No artigo 7º, e no âmbito dos deveres militares, entre outras coisas é estabelecido o compromisso dos signatários da convenção introduzirem em tempos de paz nos regulamentos e formação das forças armadas, orientações que promovam o respeito pela cultura e bens culturais de todos os povos – não só ao nível das formações que surgem ministradas pela Academia Militar esta realidade parece ser inexistente, como olhando para os objectivos da Direcção de História e Cultura Militar do Exército, se percebe que o foco se encontra noutro lado, no “fortalecimento dos valores colectivos de Pátria e Nação”, (objectivo que me parece bem distante do definido no texto da convenção…).


Mas se é um facto que o documento se encontra repleto de artigos de aplicação duvidosa (ou mesmo no domínio da utopia), existe uma ideia contida no mesmo (sem grande destaque e que se encontra reflectida no parágrafo anterior), que me parece ser uma das mais poderosas armas para prevenir a guerra, e para garantir em situações limites como a que vivemos que uma parte significativa da memória, identidade e cultura dos povos não fique irremediavelmente perdida: a educação patrimonial.


Este tema que já foi muitas vezes abordado em artigos de opinião na patrimonio.pt, e que existe enquanto conceito desde o início do século XX, continua ainda a ser bastante negligenciado nos sistemas de ensino e no seio de muitas instituições que têm responsabilidades na preservação e protecção do património cultural.

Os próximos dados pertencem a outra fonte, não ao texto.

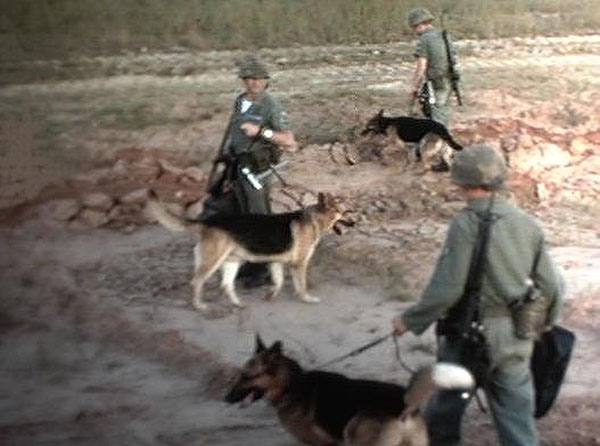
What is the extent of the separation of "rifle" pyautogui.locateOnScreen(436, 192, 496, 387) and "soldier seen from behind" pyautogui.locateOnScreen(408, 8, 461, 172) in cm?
799

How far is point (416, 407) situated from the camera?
465 cm

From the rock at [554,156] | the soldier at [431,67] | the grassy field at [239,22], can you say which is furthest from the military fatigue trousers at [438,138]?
the grassy field at [239,22]

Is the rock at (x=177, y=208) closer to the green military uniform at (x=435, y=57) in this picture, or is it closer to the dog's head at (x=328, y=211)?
the dog's head at (x=328, y=211)

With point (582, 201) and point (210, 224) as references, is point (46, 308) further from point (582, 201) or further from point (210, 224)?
point (582, 201)

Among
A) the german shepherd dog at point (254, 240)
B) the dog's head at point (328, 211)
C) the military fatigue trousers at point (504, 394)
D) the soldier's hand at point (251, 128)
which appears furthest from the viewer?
the dog's head at point (328, 211)

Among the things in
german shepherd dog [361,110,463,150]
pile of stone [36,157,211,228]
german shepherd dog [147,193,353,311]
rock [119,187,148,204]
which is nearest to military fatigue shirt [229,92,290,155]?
german shepherd dog [147,193,353,311]

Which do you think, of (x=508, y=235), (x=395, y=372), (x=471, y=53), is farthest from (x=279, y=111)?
(x=471, y=53)

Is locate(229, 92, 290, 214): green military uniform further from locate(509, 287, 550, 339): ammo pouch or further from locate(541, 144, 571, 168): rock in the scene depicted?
locate(541, 144, 571, 168): rock

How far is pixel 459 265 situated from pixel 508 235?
0.91ft

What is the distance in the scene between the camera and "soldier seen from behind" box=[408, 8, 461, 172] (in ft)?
40.7

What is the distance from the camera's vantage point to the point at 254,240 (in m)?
8.12

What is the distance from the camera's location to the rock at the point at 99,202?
10.8 m

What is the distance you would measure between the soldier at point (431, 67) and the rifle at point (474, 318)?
26.2 ft

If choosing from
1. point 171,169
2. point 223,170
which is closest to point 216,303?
point 223,170
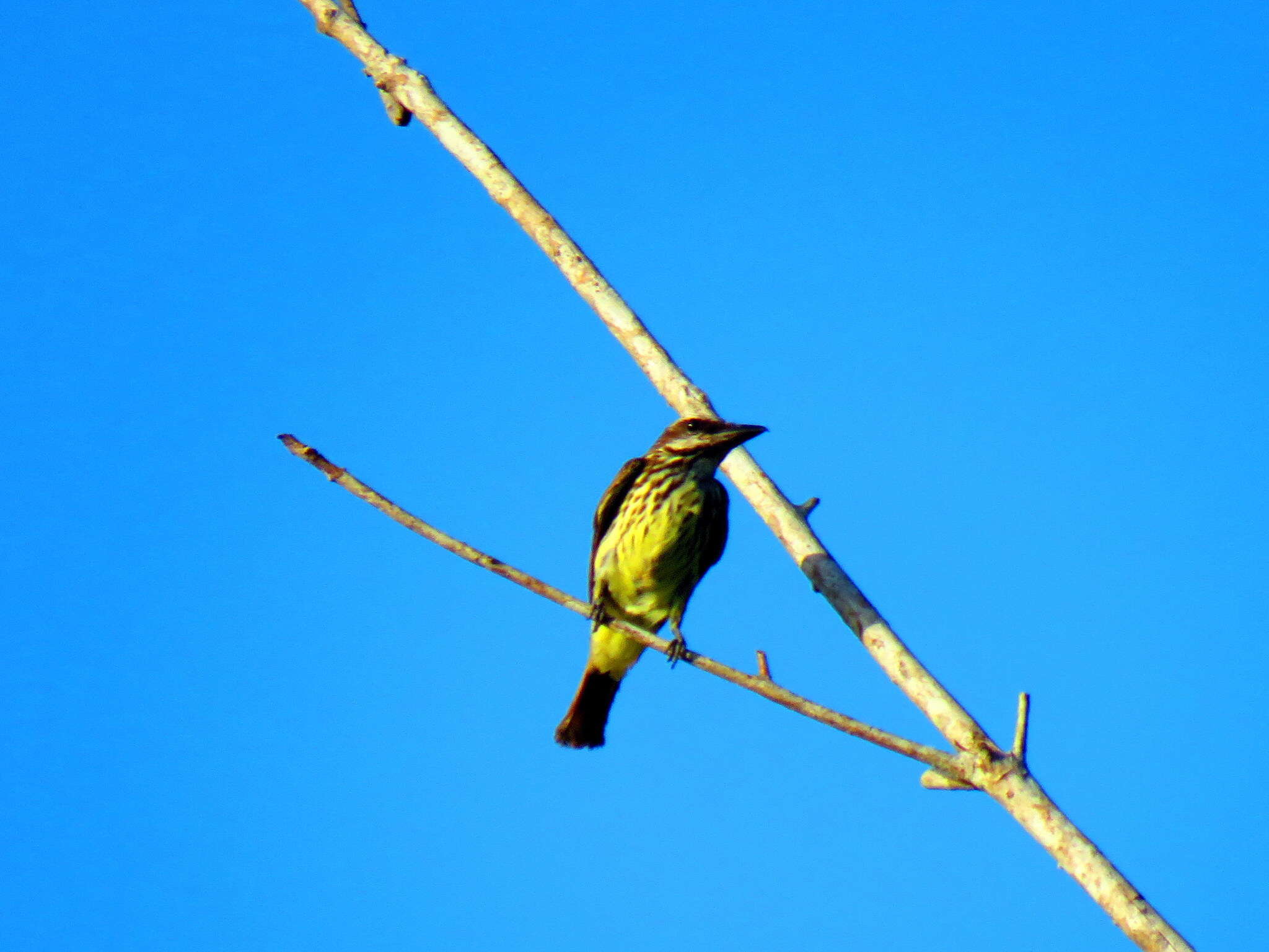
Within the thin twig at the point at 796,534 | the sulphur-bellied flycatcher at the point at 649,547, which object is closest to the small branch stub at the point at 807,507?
the thin twig at the point at 796,534

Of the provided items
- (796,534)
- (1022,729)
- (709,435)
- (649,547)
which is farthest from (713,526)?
(1022,729)

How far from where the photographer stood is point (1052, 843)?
12.8 feet

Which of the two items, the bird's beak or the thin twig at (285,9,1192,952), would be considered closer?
the thin twig at (285,9,1192,952)

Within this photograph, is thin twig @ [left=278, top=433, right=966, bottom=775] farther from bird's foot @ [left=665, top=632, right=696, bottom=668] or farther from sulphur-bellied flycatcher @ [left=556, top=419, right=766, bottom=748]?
sulphur-bellied flycatcher @ [left=556, top=419, right=766, bottom=748]

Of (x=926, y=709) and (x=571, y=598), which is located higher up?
(x=571, y=598)

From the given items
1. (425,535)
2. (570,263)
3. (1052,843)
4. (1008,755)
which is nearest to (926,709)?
(1008,755)

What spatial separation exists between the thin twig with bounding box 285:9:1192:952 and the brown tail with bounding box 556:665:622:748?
2791 millimetres

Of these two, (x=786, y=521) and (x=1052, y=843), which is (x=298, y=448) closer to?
(x=786, y=521)

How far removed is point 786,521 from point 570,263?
1.46 meters

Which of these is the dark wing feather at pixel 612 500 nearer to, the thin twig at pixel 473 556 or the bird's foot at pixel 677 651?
the bird's foot at pixel 677 651

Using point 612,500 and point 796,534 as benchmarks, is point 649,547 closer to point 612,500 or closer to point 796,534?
point 612,500

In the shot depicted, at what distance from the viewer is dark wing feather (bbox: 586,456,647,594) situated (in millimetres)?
7699

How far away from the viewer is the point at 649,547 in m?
7.41

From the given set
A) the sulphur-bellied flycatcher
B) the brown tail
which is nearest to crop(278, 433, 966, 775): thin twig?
the sulphur-bellied flycatcher
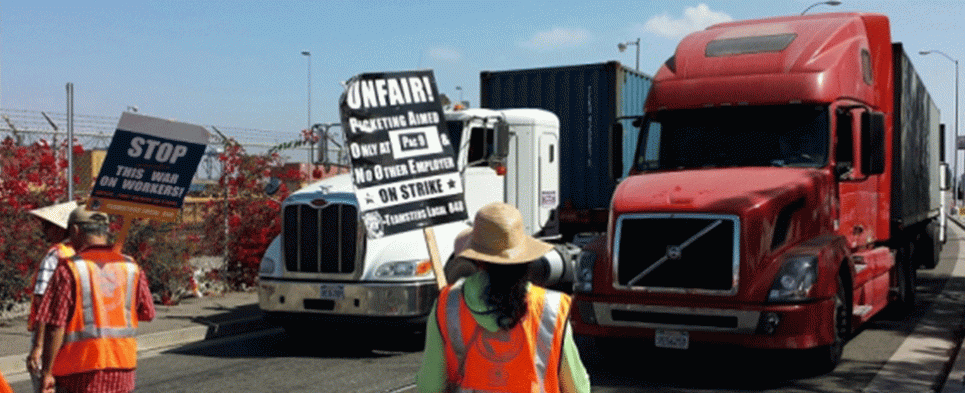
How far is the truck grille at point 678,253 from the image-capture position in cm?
825

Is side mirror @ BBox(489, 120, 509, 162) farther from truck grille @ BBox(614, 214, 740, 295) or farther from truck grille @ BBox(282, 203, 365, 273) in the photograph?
truck grille @ BBox(614, 214, 740, 295)

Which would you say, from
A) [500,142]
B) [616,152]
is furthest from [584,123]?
[616,152]

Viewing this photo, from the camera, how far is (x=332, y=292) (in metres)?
10.2

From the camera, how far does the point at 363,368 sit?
9391 mm

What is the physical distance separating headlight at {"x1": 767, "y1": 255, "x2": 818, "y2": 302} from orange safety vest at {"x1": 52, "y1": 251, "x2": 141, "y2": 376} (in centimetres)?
503

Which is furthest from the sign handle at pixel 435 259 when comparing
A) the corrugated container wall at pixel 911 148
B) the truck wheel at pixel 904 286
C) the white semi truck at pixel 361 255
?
the truck wheel at pixel 904 286

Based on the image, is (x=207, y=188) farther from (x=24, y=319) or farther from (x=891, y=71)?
(x=891, y=71)

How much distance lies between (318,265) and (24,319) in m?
3.88

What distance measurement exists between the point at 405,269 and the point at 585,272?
78.0 inches

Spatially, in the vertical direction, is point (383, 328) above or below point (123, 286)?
below

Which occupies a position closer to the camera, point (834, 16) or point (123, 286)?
point (123, 286)

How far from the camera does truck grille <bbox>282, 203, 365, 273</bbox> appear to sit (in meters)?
10.3

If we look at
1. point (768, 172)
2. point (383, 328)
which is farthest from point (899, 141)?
point (383, 328)

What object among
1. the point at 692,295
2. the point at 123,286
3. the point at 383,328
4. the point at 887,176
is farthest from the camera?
the point at 887,176
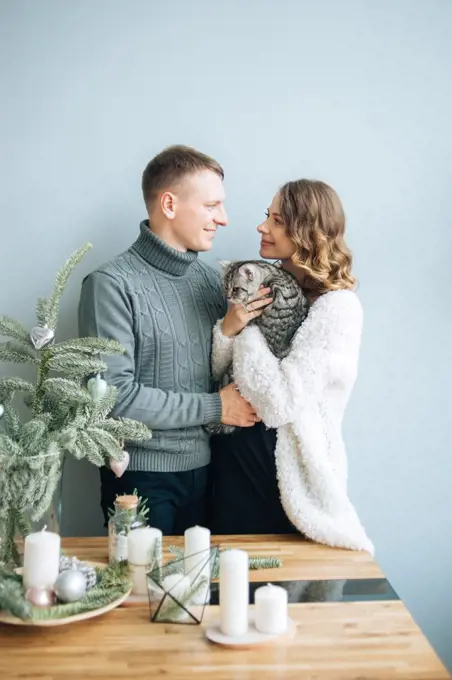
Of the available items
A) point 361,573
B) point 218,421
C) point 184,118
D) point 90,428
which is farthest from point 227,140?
point 361,573

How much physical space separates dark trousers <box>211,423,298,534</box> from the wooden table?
585 mm

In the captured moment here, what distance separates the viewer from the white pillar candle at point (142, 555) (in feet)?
4.95

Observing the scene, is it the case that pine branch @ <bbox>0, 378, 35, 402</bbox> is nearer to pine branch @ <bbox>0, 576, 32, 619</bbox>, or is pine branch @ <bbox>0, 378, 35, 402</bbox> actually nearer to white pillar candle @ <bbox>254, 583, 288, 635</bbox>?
pine branch @ <bbox>0, 576, 32, 619</bbox>

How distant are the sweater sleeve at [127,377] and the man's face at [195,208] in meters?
0.26

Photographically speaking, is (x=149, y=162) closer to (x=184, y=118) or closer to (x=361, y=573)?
(x=184, y=118)

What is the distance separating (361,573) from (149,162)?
1322 mm

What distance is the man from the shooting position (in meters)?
1.98

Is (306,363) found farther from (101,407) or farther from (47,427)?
(47,427)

Para além disso, torna-se ainda mais evidente, e partindo desta aspiração contida no documento (ainda que para as forças armadas), a importância de museus, monumentos e sítios terem serviços educativos activos, dinâmicos e dotados dos recursos humanos necessários (uma vez que são os espaços por excelência para a educação patrimonial), e a justa pertinência das reivindicações que os seus profissionais vêm fazendo há já muitos anos, relativamente à necessidade da existência de condições que permitam cumprir esses pressupostos.


Decorrido mais de um mês do início da guerra, reforcei a minha convicção, que surge expressa no título deste texto (retirado de um artigo de opinião da autoria de António Guerreiro publicado no jornal Público em 11 de Março), que tudo o que promove o desenvolvimento da cultura, trabalha também contra a guerra.



Apesar de pouco valorizado pelas sociedades, o património e os profissionais que nele trabalham (directa e indirectamente) têm uma enorme relevância social, sendo produtores de conhecimento e potenciadores de pontes entre diferentes realidades históricas e culturais.


Sei que trabalhar na área da cultura é um desafio constante, onde muitas vezes nos questionamos se vale a pena o esforço hercúleo que é necessário para nos mantermos profissionalmente na mesma. Mas apesar de tudo isso, momentos como o que vivemos fazem-nos perceber que estamos do lado certo, que trabalhamos para sociedades melhores, e que a solução para os problemas que o mundo enfrenta também passa por nós e pelo trabalho que realizamos.